▸ EXERCISE
Write down every entry below once more, exactly.

Records
____

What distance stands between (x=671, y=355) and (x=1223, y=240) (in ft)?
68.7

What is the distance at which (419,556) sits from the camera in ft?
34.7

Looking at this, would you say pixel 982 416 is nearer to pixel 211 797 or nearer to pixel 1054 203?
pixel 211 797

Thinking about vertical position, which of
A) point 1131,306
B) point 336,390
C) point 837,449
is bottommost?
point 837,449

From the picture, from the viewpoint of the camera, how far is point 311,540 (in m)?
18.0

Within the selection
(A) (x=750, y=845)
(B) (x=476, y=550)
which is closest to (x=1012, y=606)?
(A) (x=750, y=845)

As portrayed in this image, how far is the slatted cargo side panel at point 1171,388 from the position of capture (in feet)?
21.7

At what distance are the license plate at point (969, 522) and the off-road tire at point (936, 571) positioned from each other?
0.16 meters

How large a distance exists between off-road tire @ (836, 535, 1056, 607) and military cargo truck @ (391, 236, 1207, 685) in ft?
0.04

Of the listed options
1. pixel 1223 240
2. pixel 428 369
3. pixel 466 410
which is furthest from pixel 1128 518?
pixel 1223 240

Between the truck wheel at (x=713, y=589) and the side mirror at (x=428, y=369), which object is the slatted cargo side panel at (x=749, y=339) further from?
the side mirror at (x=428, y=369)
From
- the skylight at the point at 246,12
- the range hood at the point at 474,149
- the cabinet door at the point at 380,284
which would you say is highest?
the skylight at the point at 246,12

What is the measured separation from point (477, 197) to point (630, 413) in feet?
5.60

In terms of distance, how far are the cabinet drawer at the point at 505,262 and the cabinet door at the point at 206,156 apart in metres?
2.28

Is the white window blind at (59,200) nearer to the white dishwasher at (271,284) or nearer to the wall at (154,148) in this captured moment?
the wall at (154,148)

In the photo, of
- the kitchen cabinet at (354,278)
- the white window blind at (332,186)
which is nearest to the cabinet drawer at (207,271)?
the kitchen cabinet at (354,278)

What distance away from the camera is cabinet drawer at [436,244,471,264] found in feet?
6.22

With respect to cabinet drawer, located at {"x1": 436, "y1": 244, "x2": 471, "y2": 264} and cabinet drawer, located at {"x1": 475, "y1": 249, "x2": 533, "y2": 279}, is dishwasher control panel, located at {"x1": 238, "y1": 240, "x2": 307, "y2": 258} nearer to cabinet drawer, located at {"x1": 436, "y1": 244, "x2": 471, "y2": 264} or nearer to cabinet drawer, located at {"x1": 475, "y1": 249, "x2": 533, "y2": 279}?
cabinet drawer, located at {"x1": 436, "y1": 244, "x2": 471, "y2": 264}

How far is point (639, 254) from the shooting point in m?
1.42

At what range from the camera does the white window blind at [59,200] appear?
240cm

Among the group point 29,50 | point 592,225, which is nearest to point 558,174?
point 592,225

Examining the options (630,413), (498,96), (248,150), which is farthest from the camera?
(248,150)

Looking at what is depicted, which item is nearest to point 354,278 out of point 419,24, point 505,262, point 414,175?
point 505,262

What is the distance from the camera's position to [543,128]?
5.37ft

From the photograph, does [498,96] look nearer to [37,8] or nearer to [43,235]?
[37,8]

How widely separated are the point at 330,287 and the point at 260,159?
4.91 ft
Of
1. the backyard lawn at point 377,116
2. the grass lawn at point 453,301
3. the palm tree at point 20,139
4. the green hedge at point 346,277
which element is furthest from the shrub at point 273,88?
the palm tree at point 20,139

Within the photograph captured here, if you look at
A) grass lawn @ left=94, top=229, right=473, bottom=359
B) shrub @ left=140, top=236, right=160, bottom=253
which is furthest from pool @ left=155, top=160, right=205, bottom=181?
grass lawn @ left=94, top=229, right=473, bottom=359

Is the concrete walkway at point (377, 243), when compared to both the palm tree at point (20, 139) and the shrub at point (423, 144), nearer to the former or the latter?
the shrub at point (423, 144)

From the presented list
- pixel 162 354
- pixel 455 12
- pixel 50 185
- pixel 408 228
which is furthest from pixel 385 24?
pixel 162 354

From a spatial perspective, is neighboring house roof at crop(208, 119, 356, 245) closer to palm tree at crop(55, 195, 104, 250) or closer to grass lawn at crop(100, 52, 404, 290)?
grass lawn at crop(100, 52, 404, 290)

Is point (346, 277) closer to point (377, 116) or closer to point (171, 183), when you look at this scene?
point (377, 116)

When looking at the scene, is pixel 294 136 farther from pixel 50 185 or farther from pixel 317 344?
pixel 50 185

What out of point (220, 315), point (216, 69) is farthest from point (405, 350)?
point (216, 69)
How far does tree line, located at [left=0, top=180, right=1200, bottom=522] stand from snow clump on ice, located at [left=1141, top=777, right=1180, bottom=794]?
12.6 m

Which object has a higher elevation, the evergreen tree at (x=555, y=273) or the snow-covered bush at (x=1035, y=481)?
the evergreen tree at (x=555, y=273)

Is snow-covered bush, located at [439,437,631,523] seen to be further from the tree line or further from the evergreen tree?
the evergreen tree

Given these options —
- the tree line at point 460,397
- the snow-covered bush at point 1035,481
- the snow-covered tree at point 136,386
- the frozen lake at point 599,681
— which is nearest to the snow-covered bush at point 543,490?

____

▸ SOLUTION TO THIS EXERCISE
What distance stands between (x=671, y=355) and (x=1223, y=240) (in ft)?
68.7

What is the distance at which (419,556) sits from the camera in ft?
34.7

Looking at this, would you say pixel 982 416 is nearer to pixel 211 797 or nearer to pixel 1054 203?
pixel 211 797

Thinking about vertical position, which of
A) point 1131,306
B) point 336,390
C) point 837,449
is bottommost?
point 837,449

From the picture, from the viewpoint of the camera, how far is point 311,540 (in m)?
18.0

Within the selection
(A) (x=750, y=845)
(B) (x=476, y=550)
which is closest to (x=1012, y=606)?
(A) (x=750, y=845)

As portrayed in this image, how far is the slatted cargo side panel at point 1171,388 from the position of capture (in feet)?
21.7

At what distance are the license plate at point (969, 522) and the off-road tire at point (936, 571) positioned from each other?
0.16 meters

How large a distance exists between off-road tire @ (836, 535, 1056, 607) and military cargo truck @ (391, 236, 1207, 685) in ft?
0.04

Of the listed options
1. pixel 1223 240
2. pixel 428 369
3. pixel 466 410
which is furthest from pixel 1128 518?
pixel 1223 240

Between the truck wheel at (x=713, y=589) and the side mirror at (x=428, y=369), which object is the slatted cargo side panel at (x=749, y=339) further from?
the side mirror at (x=428, y=369)
From
- the skylight at the point at 246,12
- the range hood at the point at 474,149
- the cabinet door at the point at 380,284
which would you say is highest?
the skylight at the point at 246,12

What is the measured separation from point (477, 197) to point (630, 413) in feet?
5.60

In terms of distance, how far are the cabinet drawer at the point at 505,262 and the cabinet door at the point at 206,156 apart in metres?
2.28

Is the white window blind at (59,200) nearer to the white dishwasher at (271,284) or nearer to the wall at (154,148) in this captured moment?
the wall at (154,148)

In the photo, of
- the kitchen cabinet at (354,278)
- the white window blind at (332,186)
which is nearest to the cabinet drawer at (207,271)?
the kitchen cabinet at (354,278)

What distance away from the camera is cabinet drawer at [436,244,471,264] found in feet?
6.22

With respect to cabinet drawer, located at {"x1": 436, "y1": 244, "x2": 471, "y2": 264} and cabinet drawer, located at {"x1": 475, "y1": 249, "x2": 533, "y2": 279}, is dishwasher control panel, located at {"x1": 238, "y1": 240, "x2": 307, "y2": 258} nearer to cabinet drawer, located at {"x1": 436, "y1": 244, "x2": 471, "y2": 264} or nearer to cabinet drawer, located at {"x1": 475, "y1": 249, "x2": 533, "y2": 279}?
cabinet drawer, located at {"x1": 436, "y1": 244, "x2": 471, "y2": 264}

How far is point (639, 254) from the shooting point in m?
1.42

At what range from the camera does the white window blind at [59,200] appear?
240cm

Among the group point 29,50 | point 592,225, which is nearest to point 558,174?
point 592,225

Examining the options (630,413), (498,96), (248,150), which is farthest from the camera?
(248,150)

Looking at what is depicted, which item is nearest to point 354,278 out of point 419,24, point 505,262, point 414,175?
point 505,262

What is the distance from the camera's position to [543,128]?
5.37ft

From the photograph, does [498,96] look nearer to [37,8] or nearer to [43,235]?
[37,8]

How widely separated are the point at 330,287 and the point at 260,159?
4.91 ft
Of
1. the backyard lawn at point 377,116
2. the grass lawn at point 453,301
3. the palm tree at point 20,139
4. the green hedge at point 346,277
which element is furthest from the shrub at point 273,88?
the palm tree at point 20,139

Within the photograph captured here, if you look at
A) grass lawn @ left=94, top=229, right=473, bottom=359
B) shrub @ left=140, top=236, right=160, bottom=253
which is furthest from pool @ left=155, top=160, right=205, bottom=181?
grass lawn @ left=94, top=229, right=473, bottom=359

Is the concrete walkway at point (377, 243), when compared to both the palm tree at point (20, 139) and the shrub at point (423, 144), nearer to the former or the latter?
the shrub at point (423, 144)

From the presented list
- pixel 162 354
- pixel 455 12
- pixel 50 185
- pixel 408 228
which is furthest from pixel 385 24?
pixel 162 354

From a spatial perspective, is neighboring house roof at crop(208, 119, 356, 245) closer to palm tree at crop(55, 195, 104, 250) or closer to grass lawn at crop(100, 52, 404, 290)?
grass lawn at crop(100, 52, 404, 290)

Is point (346, 277) closer to point (377, 116) or closer to point (171, 183), when you look at this scene?
point (377, 116)

When looking at the scene, is pixel 294 136 farther from pixel 50 185 or farther from pixel 317 344?
pixel 50 185

What out of point (220, 315), point (216, 69) is farthest from point (405, 350)?
point (216, 69)
How far does tree line, located at [left=0, top=180, right=1200, bottom=522] stand from snow clump on ice, located at [left=1141, top=777, right=1180, bottom=794]?
12.6 m

Which object has a higher elevation, the evergreen tree at (x=555, y=273) or the snow-covered bush at (x=1035, y=481)?
the evergreen tree at (x=555, y=273)

Is snow-covered bush, located at [439,437,631,523] seen to be further from the tree line or further from the evergreen tree?
the evergreen tree

Given these options —
- the tree line at point 460,397
- the snow-covered bush at point 1035,481
- the snow-covered tree at point 136,386
- the frozen lake at point 599,681
— which is nearest to the snow-covered bush at point 543,490?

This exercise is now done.